Ich glaube also, dass die Politik des Bundesrates in diesem Bereich fortgesetzt werden muss, dass hier keine neuen Schwerpunkte gegeben und keine neuen Ausrichtungen vorgenommen werden sollen.
Schliesslich zu Buchstabe b und c von Artikel 10, zur Minderheit IV (Bortoluzzi): Hier kann ich feststellen, dass die Zielsetzungen des Bundesrates dieselben sind wie diejenigen des Antragstellers. Es geht darum, die Sicherheit zu gewährleisten, womöglich zu verbessern und vor allem die Kriminalitätsrate zu senken. Der Bundesrat möchte sich dabei aber an die strikte verfassungsmässige Aufgabenteilung zwischen Bund und Kantonen halten und keine Kompetenzverschiebung zugunsten des Bundes vornehmen. Deshalb lehnt er auch die Schaffung einer Bundessicherheitspolizei ab.
Auch im Bereich des Strafvollzuges möchte der Bundesrat keine Kompetenzverschiebung vornehmen, sondern sich an Artikel 123 der Bundesverfassung halten, wonach der Vollzug bei Strafen und Massnahmen ausschliesslich bei den Kantonen liegt. Hier ist der Bundesrat aber bereit, zur Optimierung der Zusammenarbeit beizutragen, und es wurden vor allem auch in der letzten Legislaturperiode einige Massnahmen in diesem Bereich ergriffen. Es wurden Projekte festgelegt, denen auch das Parlament zugestimmt hat, und es geht nun darum, diese Massnahmen - insbesondere im Bereich der Arbeitsteilung zwischen Bund und Kantonen im Vollzug - zu verfeinern und eben umzusetzen. Ich möchte aber auch darauf hinweisen, dass Sie bereits Artikel 5 genehmigt haben, wo eine Massnahme darin besteht, den Strafvollzug insbesondere durch eine Vereinheitlichung der Zivil- und Strafprozessordnung weiter zu verbessern und effizienter zu gestalten.
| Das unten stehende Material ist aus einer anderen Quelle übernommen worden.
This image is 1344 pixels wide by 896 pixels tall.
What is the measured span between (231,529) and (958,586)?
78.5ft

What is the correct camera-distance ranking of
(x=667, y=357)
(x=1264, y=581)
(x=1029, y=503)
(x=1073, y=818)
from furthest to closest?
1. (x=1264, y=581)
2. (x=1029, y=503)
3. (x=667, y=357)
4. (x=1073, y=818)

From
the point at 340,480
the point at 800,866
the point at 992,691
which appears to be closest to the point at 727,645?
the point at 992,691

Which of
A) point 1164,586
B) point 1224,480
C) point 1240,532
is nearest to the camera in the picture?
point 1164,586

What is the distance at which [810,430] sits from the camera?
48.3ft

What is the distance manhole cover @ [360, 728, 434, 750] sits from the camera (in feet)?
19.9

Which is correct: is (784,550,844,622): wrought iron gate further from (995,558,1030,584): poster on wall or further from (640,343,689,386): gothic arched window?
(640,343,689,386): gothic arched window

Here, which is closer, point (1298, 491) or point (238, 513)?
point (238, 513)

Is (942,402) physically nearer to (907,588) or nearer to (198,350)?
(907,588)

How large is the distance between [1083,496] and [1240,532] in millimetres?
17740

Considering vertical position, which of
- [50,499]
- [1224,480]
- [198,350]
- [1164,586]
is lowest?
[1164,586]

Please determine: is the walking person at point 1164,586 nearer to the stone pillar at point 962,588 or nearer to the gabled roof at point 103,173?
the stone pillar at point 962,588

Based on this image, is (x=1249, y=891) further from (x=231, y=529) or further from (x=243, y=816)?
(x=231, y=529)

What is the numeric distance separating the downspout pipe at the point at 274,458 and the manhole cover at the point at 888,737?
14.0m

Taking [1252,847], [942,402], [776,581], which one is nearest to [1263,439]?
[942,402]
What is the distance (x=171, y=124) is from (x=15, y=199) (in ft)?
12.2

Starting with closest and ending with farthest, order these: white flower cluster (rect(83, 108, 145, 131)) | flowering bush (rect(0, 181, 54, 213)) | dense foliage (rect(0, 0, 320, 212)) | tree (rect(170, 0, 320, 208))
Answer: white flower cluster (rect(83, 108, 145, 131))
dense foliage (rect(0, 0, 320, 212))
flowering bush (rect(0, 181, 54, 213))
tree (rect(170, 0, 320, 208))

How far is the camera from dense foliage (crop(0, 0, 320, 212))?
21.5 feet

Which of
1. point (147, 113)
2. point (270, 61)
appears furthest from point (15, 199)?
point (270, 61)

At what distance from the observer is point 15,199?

Ich glaube, diese grossen Projekte sind unbestritten geblieben.
Schliesslich, was die internationale Zusammenarbeit betrifft, hat Ihnen der Bundesrat einige Richtliniengeschäfte vorgeschlagen, nicht nur die Umsetzung der "Bilateralen II", sondern auch die Ratifizierung von einigen weiteren Abkommen, z. B. des Uno-Übereinkommens gegen transnationale organisierte Kriminalität. Aber auch im Bereich der Netzwerkkriminalität sollen einige Massnahmen ergriffen werden. Der Bundesrat ist der Meinung, dass damit zur Gewährleistung der Sicherheit beigetragen werden kann.
Ich bitte Sie also, alle Minderheitsanträge abzulehnen und der Kommissionsmehrheit zu folgen.